Chiang Mai, Thailand
Monday, 3rd May 2010 by Kevin Batdorf
The city of Chiang Mai, founded in April of 1296, was once a capital city protected by a powerful defensive wall, surrounded by a square moat. Although most of the inner wall has since been destroyed, some of it still remains intact. Regardless, the rich culture of the once powerful Lanna Kingdom still lives on in this modern Thai city.
Chiang Mai was the original capitol of the Kingdom of Lanna, who built and inhabited of the area until 1558, when it came under Burmese rule. The Lanna people fled to Lampang, just east of Chiang Mai.
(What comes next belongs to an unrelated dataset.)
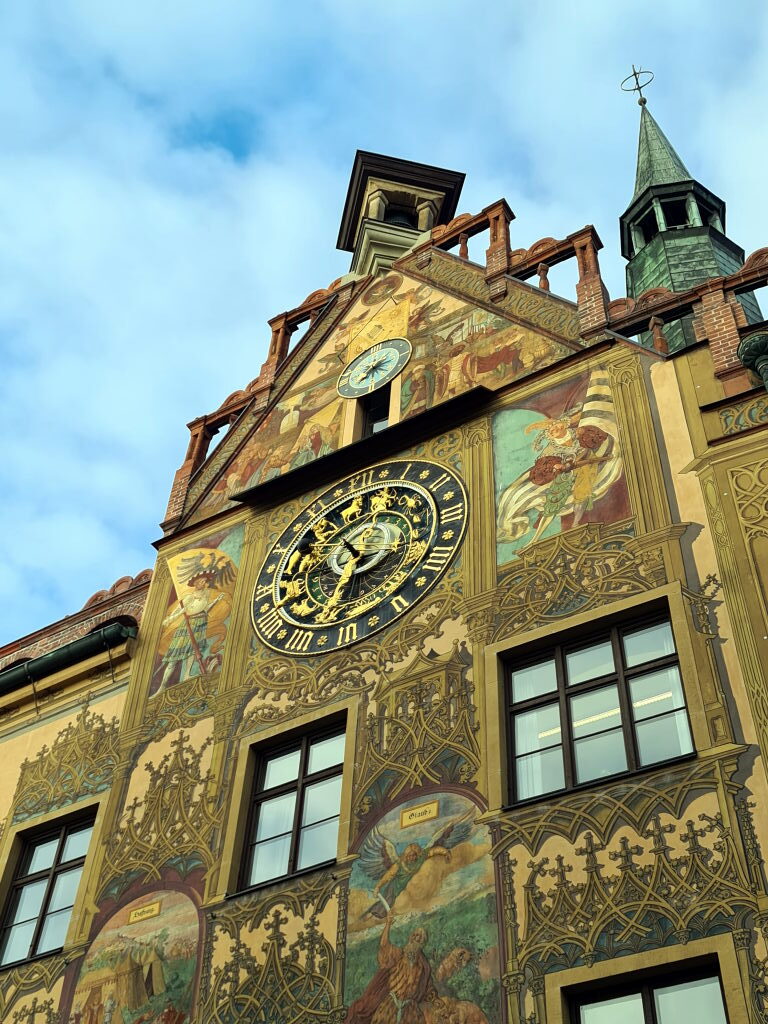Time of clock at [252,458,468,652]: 10:32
In 1767, the Burmese attacked the city of Ayutthaya in the south. This triggered the northern Lanna people and the southern Kingdom of Siam (now the Kingdom of Thailand) to combine forces to remove the Burmese from both cities. The wall did not hold long after that, and today can only be seen in small sections, mostly isolated in each corner.
The city lay abandoned and in ruin until 1796, when Chiang Mai became a part of the Kingdom of Siam. During that time it was used as a separate northern trade centre, second only to Bangkok. Bangkok is roughly 580km (360 miles) south of Chiang Mai and transportation at the time was dangerous. It wasn’t until the 1920s that transportation became more readily available and Bangkok once again was the centre of the Kingdom.
Today, Chiang Mai has expanded beyond the borders of the moat, and the population has grown to nearly one million. The influence of the Lanna is still present today – the local handicrafts, cuisine, ceremonies, and much more are distinctive from the rest of Thailand.